Rhoms also vary quite a bit in appearance -- look around at all the different shapes, colors, markings, etc. -- so slight variations between two fish don't necessarily indicate separate species.


----------



## Sylar_92 (Dec 15, 2010)

JoeDizzleMPLS said:


> Gibbus may or may not even be a separate species... Based on the description now, it is only found in one river system in Brazil, so you would need to be able to verify collection point in order to ID, it's not as simple as looking at pictures and comparing them.


The problem is the store doesn't know the origin of this piranha, they got it in a separate shipment. They said doesn't really matter, just call it what you want but one of the guys wheeled it in to the fish room said it might be from the xingu river but he was also unsure. Thanks for the help though. I'll just keep calling it a rhom.


----------



## Johnny_Zanni (Nov 8, 2009)

Did you buy the rhoms both from Big Als?


----------



## Sylar_92 (Dec 15, 2010)

Johnny_Zanni said:


> Did you buy the rhoms both from Big Als?


Yeah, which makes me think it's a rhom because BigAls gets their fish from Peru.
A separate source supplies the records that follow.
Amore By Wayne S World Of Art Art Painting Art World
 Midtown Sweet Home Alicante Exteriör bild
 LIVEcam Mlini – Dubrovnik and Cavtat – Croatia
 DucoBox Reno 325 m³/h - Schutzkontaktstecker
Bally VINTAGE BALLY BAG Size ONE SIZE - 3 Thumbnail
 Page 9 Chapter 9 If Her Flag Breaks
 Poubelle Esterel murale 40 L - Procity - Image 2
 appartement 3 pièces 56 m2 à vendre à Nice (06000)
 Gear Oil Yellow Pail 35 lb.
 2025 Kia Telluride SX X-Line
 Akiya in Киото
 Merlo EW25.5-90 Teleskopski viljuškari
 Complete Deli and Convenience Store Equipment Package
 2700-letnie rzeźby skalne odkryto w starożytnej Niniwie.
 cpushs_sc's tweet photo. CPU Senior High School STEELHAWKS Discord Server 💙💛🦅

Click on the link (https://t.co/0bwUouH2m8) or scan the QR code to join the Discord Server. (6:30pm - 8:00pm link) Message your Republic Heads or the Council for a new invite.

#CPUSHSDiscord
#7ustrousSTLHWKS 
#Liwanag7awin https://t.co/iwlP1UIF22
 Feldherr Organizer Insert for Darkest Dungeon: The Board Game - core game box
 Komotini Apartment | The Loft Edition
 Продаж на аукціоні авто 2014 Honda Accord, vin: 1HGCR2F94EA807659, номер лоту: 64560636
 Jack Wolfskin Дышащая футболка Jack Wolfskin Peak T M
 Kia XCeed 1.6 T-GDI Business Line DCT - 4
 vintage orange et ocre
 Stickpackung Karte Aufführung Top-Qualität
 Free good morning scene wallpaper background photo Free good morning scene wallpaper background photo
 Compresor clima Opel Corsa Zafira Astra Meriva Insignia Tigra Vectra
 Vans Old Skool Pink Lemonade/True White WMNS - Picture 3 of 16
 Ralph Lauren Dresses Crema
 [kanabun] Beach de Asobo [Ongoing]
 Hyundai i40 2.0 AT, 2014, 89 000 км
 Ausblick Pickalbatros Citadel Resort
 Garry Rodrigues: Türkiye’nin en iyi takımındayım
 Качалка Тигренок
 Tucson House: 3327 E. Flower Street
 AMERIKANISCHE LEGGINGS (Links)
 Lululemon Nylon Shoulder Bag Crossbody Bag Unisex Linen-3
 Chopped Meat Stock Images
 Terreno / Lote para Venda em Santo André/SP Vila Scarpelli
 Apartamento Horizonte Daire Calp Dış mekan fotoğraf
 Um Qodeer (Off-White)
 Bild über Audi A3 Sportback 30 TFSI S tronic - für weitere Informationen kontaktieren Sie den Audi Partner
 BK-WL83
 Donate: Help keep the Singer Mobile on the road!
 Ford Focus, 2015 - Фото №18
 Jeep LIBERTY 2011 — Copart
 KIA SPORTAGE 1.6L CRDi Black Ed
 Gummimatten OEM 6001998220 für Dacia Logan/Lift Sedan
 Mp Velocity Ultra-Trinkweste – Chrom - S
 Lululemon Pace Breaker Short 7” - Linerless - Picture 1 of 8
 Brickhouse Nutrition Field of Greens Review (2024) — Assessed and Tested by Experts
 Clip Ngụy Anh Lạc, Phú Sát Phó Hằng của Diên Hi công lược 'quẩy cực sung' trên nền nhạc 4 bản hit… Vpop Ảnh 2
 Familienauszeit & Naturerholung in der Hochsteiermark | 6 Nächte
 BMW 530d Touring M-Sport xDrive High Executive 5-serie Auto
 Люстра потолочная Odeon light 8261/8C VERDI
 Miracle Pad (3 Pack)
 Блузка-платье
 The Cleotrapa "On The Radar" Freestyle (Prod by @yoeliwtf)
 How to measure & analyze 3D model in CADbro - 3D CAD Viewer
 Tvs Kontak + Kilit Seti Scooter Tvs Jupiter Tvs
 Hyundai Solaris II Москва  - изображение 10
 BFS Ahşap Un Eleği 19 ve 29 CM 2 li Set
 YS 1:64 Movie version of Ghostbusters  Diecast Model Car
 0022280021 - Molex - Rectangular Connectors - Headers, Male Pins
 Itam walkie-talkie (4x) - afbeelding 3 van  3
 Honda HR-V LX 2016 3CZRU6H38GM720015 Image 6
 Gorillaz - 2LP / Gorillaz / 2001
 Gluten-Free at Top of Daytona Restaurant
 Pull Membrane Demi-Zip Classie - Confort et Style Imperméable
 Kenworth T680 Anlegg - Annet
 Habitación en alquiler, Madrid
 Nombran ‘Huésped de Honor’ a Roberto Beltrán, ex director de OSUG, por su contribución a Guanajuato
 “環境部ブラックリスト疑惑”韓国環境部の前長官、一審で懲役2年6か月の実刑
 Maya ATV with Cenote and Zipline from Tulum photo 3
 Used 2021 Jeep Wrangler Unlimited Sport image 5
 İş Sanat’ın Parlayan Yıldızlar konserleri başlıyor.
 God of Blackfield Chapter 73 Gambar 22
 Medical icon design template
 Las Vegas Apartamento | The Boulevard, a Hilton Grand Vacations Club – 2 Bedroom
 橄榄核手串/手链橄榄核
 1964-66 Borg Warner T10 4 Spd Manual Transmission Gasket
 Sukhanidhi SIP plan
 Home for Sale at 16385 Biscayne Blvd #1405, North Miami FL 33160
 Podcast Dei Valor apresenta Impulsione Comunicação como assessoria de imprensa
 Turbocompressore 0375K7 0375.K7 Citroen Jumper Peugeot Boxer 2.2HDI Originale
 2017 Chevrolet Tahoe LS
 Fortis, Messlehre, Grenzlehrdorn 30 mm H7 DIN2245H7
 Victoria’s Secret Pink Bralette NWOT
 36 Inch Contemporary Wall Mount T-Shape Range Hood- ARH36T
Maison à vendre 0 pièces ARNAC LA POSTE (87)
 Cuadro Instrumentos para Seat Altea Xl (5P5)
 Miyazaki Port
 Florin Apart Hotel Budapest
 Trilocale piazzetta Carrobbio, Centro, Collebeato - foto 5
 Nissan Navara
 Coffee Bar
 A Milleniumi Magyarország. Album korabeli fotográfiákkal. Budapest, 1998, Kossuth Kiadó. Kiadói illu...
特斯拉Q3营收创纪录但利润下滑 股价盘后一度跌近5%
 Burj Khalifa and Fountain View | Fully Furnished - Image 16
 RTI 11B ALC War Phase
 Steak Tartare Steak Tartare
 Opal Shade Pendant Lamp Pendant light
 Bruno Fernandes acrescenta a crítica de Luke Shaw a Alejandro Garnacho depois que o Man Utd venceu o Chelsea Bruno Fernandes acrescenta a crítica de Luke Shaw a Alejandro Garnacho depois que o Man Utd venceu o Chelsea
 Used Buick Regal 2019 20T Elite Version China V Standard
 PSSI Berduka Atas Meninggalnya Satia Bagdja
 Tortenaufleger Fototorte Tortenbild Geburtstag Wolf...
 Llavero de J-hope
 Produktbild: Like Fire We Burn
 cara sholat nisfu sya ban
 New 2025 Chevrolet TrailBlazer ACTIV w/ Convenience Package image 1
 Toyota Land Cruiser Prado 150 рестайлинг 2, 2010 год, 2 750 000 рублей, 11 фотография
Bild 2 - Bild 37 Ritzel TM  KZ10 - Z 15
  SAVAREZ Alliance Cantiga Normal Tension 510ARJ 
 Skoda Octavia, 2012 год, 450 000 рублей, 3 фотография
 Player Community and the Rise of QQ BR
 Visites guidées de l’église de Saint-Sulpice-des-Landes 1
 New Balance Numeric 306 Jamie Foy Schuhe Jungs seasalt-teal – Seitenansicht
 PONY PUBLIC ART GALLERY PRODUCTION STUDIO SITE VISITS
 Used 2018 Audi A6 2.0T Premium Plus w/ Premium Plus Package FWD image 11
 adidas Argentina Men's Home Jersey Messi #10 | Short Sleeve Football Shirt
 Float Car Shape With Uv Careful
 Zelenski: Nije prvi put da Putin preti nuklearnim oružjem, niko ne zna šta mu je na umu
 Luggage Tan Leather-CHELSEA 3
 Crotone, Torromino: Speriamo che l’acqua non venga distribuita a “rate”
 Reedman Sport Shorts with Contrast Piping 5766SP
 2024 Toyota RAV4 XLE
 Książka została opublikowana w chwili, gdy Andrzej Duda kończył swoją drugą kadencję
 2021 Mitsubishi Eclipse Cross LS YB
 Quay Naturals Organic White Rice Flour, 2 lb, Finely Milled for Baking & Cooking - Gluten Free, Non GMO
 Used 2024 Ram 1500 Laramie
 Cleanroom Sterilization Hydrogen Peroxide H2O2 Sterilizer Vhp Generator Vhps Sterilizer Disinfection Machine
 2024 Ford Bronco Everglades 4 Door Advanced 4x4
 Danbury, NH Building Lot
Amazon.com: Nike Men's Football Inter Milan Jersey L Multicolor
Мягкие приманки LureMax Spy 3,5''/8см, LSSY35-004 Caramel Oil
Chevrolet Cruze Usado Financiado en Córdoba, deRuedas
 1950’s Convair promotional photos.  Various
But then again they also had a manni labled as rhombeus piranha from peru but the price was double the price of the rhom I got. My first one I got was at my local Mississauga BigAls but the second one was from the Vaughn Mills BigAls which over prices everything.


----------



## TJcali (Mar 27, 2009)

They both look like some great looking Rhoms but hey I'm no expert


----------



## Smoke (Sep 8, 2010)

Since Gibbus is questionable, I'd say Rhom...


----------